#### TEXT SECTION
BEGIN

Alert and following me around all day today - just like usual. The recommendation is to just keep a watchful eye on her...


----------



## G-bear (Oct 6, 2015)

I am so glad to hear that Phoebe is doing better! Sending good thoughts that this continues


----------



## aesthetic (Apr 23, 2015)

I'm so glad she's doing better! She's a beautiful girl, I love that white face of hers.


----------



## Pilgrim123 (Jul 26, 2014)

She really is beautiful.


----------



## LynnC (Nov 14, 2015)

Awe Phoebe is gorgeous . Glad she's still doing well.


----------



## jennretz (Jul 24, 2013)

Ahhh, that is good news today.


----------



## iGirl (Oct 5, 2009)

Thanks again to everyone - she's more or less back to normal for now. The vet thought maybe she has a little internal bleeding or something that knocked her off her feet for a bit but subsided. A mass on the spleen is apparently not too uncommon. In any event, we agreed that X-Rays might show something - but to what end? Surgery possibly - but it wouldn't do much for her short or long term. So we're just keeping the pain meds increased with a small bit of steroid/Prednisone and keeping her comfortable and as happy as we can until it's time. Just hoping it's a long time with good quality of life!


----------



## Wolfeye (Sep 15, 2015)

So often when we hear these stories it isn't a happy ending. I'm so glad your precious girl is feeling better, whether from drugs, nature, or nurture.  You two have been blessed with 13 years... and counting! I'm sure you know to make every moment together special now!


----------



## iGirl (Oct 5, 2009)

Sad to say, not so good news today. She's back to not eating and not moving much again. . She's made it from room to room a couple of times overnight and this morning, but not feeling well at all. I can't get her to eat her little peanut butter Tramadol sandwich bite so no way to help her with the pain otherwise. :-( Just wish I could help more somehow... She's gone from warm and heavy panting to cool and quiet, mostly sleeping though she did manage to bark at some people outside this morning watching out the back window.

I finally got her to go outside and she took care of both and then just laid down and won't get up. I tied her leash up to a nearby tree...for now to come in and type this and text my hubby.

Given that she was able to bounce back before we'll give it some time but I'm just not sure how much time is left when she's like this.

Small update - I managed to force feed her a Tramadol and Prednisone sandwich bite. I'll see if that helps her perk up in an hour or so. She's alert when I'm around, but otherwise just out of it.


----------



## swishywagga (Nov 13, 2012)

So sorry to hear that Phoebe isn't feeling so good. I'm sending lots of positive thoughts and prayers to you and your beautiful girl.


----------



## G-bear (Oct 6, 2015)

I am so sorry. Sending positive thoughts for Phoebe and you.


----------



## jennretz (Jul 24, 2013)

Sending a hug your way


Sent from my iPhone using Tapatalk


----------



## wdadswell (Dec 17, 2015)

Come on Phoebe!! We want you to feel better! Praying the Tramadol, helps her


----------



## iGirl (Oct 5, 2009)

END

Recorded data:
BEGIN

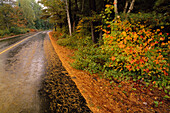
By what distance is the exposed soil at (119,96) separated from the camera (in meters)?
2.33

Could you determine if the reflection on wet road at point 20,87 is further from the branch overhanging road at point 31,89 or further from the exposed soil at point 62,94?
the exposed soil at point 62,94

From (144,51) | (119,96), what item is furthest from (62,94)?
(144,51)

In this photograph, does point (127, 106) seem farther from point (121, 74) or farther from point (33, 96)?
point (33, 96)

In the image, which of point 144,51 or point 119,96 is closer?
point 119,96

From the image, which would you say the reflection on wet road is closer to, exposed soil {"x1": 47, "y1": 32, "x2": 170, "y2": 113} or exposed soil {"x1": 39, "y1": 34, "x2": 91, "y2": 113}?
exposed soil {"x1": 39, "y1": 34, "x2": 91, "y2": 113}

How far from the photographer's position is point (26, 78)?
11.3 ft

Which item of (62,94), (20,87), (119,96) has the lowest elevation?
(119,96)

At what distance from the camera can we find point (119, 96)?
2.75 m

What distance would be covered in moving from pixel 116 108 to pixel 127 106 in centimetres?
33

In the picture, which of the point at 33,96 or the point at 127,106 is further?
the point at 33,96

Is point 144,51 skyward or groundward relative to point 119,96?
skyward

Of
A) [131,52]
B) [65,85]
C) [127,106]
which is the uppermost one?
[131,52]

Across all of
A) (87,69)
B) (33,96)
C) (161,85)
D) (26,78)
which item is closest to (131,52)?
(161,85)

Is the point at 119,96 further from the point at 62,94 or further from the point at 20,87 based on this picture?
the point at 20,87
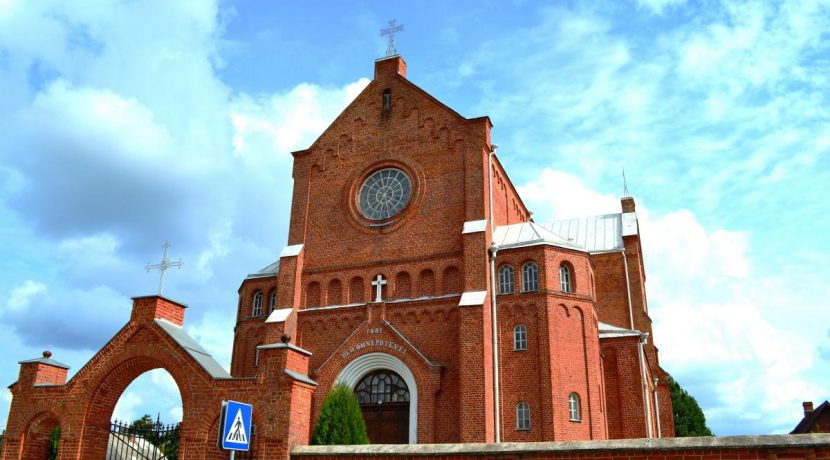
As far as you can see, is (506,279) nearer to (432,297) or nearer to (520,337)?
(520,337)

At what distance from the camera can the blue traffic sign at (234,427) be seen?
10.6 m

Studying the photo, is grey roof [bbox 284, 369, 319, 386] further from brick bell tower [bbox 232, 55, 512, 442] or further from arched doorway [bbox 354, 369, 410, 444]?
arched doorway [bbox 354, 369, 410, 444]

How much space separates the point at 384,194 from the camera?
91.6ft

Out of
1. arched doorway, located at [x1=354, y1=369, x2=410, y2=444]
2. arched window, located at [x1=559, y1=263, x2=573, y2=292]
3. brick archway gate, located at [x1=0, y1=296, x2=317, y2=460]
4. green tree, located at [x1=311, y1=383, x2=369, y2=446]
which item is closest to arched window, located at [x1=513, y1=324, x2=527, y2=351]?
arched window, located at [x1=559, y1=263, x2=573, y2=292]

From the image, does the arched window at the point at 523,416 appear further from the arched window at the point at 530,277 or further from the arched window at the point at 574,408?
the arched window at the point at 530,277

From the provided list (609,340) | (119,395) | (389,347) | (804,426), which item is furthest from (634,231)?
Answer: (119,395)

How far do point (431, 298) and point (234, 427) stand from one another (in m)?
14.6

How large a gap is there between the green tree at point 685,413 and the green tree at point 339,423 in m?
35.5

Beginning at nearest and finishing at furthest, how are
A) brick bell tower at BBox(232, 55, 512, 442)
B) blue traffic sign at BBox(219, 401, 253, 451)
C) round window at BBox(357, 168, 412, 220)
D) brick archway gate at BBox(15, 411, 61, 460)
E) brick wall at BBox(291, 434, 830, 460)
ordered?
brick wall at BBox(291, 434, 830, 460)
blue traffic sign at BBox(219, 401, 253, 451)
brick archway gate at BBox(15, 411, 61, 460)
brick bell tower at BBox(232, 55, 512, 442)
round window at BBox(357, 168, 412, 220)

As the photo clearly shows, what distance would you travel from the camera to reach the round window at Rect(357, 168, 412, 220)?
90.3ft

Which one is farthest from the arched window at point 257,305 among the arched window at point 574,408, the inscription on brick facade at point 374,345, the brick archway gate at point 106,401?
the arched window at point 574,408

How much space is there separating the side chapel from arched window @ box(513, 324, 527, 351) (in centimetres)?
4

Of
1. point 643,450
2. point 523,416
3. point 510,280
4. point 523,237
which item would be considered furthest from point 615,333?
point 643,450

END

#### ASSIGNMENT 1
According to the forum thread, how many years does Wolfeye say the owner and Phoebe have been blessed with?
#### ASSIGNMENT 2
Reproduce word for word the part of the forum thread starting with "Small update - I" and going on through "your beautiful girl.".

#### ANSWER SECTION 1
13 years, and counting.

#### ANSWER SECTION 2
Small update - I managed to force feed her a Tramadol and Prednisone sandwich bite. I'll see if that helps her perk up in an hour or so. She's alert when I'm around, but otherwise just out of it.


----------



## swishywagga (Nov 13, 2012)

So sorry to hear that Phoebe isn't feeling so good. I'm sending lots of positive thoughts and prayers to you and your beautiful girl.